### REQUIRED ACTIONS
[A] From the post on using LLMs to debug verified programs, reproduce verbatim the passage that begins with the words containing "We asked the" and ends with "of the code.".
[B] Name every author of the paper described in the post on using LLMs to debug verified programs.

Study of using LLMs for debugging verified programs

25 July 2025 by Ilgiz Mustafin

We have submitted a new article Do AI models help produce verified bugs? for publication. It analyses how and when software engineers profit (or not) from using LLMs in working with verified software.

The paper is authored by Li Huang, Ilgiz Mustafin, Marco Piccioni, Alessandro Schena, Reto Weber, Bertrand Meyer. Also, 25 software engineers contributed their time and effort as the experiment participants. I thank all participants for their work!

We asked the experiment participants to fix bugs in 9 programs. Participants were split into two groups: 10 participants were allowed to use AI and 15 participants were not allowed to use AI during the experiment. Each participant had 2 hours for the tasks and had to record the video of their screen for the further analysis. The 50 hours of video recordings were manually analysed by the authors.

Participants used the AutoProof verifier to check the correctness of the fixes, in contrast with the usual practice of running tests or manual inspection of the code.

I think this paper highlights an promising approach of combining a very informal vibe-coding (vibe-debugging here) and the use of formal methods (static verification).

Also, I was happy to introduce some of my friends to the program verification tools in general and AutoProof in particular. Thanks again for taking part in the experiment!

### DATA TO EXAMINE

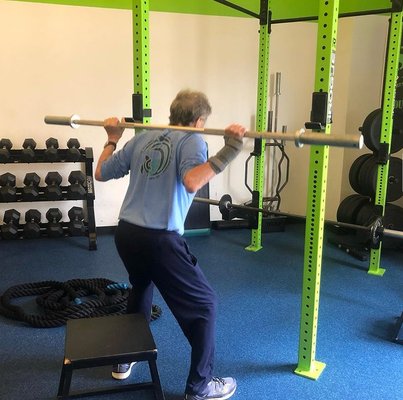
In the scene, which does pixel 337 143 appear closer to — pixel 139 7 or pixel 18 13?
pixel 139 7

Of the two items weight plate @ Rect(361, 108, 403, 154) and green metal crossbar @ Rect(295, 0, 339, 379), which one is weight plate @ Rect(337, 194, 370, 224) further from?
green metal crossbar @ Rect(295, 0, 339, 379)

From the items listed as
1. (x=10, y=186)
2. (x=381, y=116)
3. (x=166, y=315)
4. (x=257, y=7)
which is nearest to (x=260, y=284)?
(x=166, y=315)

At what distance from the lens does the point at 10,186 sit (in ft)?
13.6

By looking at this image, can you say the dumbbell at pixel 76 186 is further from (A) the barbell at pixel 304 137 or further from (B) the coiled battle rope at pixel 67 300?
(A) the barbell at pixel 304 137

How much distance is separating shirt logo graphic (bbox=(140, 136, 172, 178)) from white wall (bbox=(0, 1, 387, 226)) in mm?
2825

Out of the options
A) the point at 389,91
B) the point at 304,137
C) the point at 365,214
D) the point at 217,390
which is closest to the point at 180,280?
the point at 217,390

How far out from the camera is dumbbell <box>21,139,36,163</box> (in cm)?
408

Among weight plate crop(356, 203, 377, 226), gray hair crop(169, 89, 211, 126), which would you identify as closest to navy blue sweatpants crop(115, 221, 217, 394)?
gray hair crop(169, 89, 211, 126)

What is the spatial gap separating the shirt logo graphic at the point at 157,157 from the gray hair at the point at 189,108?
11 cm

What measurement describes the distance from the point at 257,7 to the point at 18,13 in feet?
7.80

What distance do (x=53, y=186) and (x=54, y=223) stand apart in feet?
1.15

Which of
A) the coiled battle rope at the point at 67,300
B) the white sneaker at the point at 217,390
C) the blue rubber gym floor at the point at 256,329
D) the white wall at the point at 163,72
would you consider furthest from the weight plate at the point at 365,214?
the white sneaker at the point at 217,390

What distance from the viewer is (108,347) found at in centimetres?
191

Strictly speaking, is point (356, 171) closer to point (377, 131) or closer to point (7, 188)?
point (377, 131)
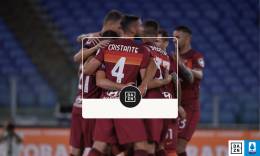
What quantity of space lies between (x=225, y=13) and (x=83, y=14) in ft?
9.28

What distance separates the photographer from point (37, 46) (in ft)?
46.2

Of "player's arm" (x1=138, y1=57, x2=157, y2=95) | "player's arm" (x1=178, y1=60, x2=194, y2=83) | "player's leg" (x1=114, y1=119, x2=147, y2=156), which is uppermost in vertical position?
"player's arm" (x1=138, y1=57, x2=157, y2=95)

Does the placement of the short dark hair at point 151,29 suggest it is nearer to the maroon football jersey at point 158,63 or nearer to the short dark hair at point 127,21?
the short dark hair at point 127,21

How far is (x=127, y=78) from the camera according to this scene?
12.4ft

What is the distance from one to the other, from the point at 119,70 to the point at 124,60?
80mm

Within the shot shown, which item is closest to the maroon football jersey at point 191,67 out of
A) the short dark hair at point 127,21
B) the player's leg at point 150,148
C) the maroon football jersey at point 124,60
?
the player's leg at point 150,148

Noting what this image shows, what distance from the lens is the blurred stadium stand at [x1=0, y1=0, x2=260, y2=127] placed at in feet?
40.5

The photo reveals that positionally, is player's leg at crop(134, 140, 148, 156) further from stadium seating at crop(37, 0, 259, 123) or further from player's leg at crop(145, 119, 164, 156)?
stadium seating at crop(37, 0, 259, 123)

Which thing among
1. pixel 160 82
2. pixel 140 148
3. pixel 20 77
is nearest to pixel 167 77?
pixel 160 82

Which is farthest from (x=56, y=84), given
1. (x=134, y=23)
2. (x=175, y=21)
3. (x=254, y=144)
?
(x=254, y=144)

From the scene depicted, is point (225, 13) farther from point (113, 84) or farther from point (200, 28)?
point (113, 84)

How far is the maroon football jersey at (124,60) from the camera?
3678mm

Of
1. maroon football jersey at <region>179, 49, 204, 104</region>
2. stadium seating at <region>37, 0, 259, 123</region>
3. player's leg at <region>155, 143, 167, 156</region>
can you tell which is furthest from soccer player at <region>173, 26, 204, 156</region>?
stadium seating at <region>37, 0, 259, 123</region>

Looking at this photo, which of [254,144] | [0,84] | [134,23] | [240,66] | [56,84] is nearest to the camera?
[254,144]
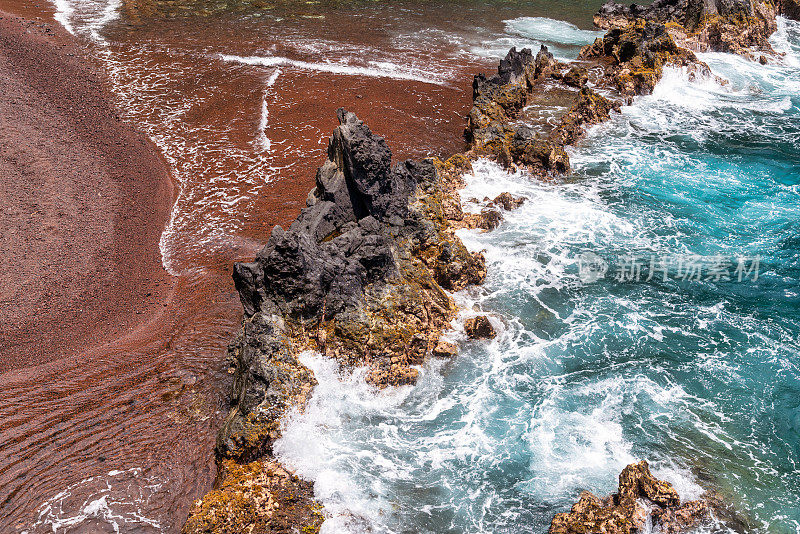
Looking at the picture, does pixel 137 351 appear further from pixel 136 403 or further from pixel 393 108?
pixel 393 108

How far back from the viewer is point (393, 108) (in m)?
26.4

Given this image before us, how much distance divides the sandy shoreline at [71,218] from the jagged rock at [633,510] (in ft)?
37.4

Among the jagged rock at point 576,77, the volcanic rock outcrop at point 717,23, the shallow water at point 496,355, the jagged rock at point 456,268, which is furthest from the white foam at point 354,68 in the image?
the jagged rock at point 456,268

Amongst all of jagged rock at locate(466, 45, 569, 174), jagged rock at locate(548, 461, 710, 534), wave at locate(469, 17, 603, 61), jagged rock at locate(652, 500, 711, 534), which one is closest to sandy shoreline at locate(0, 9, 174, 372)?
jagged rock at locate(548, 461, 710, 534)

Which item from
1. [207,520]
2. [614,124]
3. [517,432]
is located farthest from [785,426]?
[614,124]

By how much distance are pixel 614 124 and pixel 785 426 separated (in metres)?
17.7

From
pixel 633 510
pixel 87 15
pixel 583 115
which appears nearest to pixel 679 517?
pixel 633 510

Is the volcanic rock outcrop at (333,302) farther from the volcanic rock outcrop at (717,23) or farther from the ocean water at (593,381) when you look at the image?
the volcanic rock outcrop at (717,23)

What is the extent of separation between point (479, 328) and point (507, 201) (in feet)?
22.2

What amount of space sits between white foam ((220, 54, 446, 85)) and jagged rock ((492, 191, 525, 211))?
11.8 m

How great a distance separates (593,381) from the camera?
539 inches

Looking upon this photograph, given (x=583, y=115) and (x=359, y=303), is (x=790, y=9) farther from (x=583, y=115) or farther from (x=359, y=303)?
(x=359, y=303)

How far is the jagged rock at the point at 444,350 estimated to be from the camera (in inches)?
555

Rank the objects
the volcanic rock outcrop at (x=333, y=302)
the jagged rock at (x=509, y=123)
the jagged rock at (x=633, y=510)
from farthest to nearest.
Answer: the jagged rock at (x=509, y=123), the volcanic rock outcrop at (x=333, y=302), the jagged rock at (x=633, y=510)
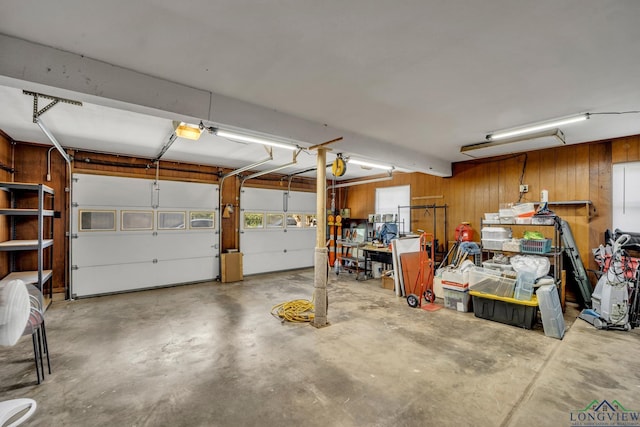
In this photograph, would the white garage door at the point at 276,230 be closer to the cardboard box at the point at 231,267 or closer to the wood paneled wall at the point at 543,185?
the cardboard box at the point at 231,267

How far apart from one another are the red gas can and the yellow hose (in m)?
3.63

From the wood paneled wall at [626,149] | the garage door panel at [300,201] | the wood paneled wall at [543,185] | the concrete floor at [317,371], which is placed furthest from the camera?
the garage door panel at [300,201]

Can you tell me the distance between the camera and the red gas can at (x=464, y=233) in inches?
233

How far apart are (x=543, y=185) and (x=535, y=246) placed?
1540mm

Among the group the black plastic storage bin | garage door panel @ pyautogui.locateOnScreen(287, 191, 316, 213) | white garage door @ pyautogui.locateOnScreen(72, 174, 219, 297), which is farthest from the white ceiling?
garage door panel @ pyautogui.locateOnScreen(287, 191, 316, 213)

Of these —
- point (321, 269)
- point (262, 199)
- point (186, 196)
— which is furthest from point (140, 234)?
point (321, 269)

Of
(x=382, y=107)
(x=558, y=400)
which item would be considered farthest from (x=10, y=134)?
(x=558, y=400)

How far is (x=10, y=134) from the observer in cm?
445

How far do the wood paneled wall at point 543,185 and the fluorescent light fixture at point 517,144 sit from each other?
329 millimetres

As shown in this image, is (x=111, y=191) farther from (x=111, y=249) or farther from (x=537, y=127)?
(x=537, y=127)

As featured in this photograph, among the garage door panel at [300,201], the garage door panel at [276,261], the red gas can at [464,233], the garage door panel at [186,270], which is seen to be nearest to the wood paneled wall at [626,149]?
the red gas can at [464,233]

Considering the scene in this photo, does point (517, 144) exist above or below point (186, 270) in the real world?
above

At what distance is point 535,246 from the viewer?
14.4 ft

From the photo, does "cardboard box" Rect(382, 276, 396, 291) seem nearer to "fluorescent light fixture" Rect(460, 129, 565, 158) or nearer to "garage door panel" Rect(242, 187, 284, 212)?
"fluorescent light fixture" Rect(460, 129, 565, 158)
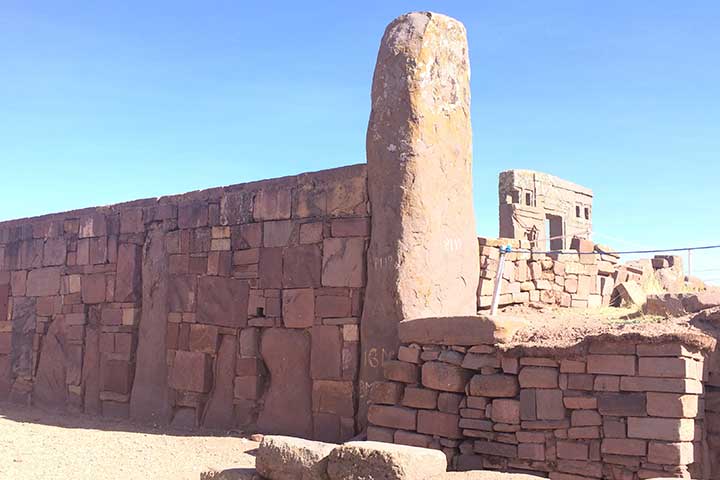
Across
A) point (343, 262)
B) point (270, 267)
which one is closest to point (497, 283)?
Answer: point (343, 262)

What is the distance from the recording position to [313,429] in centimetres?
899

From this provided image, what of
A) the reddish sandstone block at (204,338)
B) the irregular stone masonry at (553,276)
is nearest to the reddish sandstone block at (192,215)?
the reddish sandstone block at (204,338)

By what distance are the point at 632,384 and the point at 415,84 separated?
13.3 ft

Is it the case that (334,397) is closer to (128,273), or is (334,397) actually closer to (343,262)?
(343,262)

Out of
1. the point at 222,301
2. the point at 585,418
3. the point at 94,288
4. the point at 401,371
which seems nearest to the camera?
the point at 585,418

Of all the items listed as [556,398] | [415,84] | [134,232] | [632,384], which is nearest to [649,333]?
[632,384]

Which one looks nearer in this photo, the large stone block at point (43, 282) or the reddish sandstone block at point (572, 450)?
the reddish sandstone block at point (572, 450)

### TASK ANSWERS
[A]
We asked the experiment participants to fix bugs in 9 programs. Participants were split into two groups: 10 participants were allowed to use AI and 15 participants were not allowed to use AI during the experiment. Each participant had 2 hours for the tasks and had to record the video of their screen for the further analysis. The 50 hours of video recordings were manually analysed by the authors.

Participants used the AutoProof verifier to check the correctness of the fixes, in contrast with the usual practice of running tests or manual inspection of the code.

[B] Li Huang, Ilgiz Mustafin, Marco Piccioni, Alessandro Schena, Reto Weber, Bertrand Meyer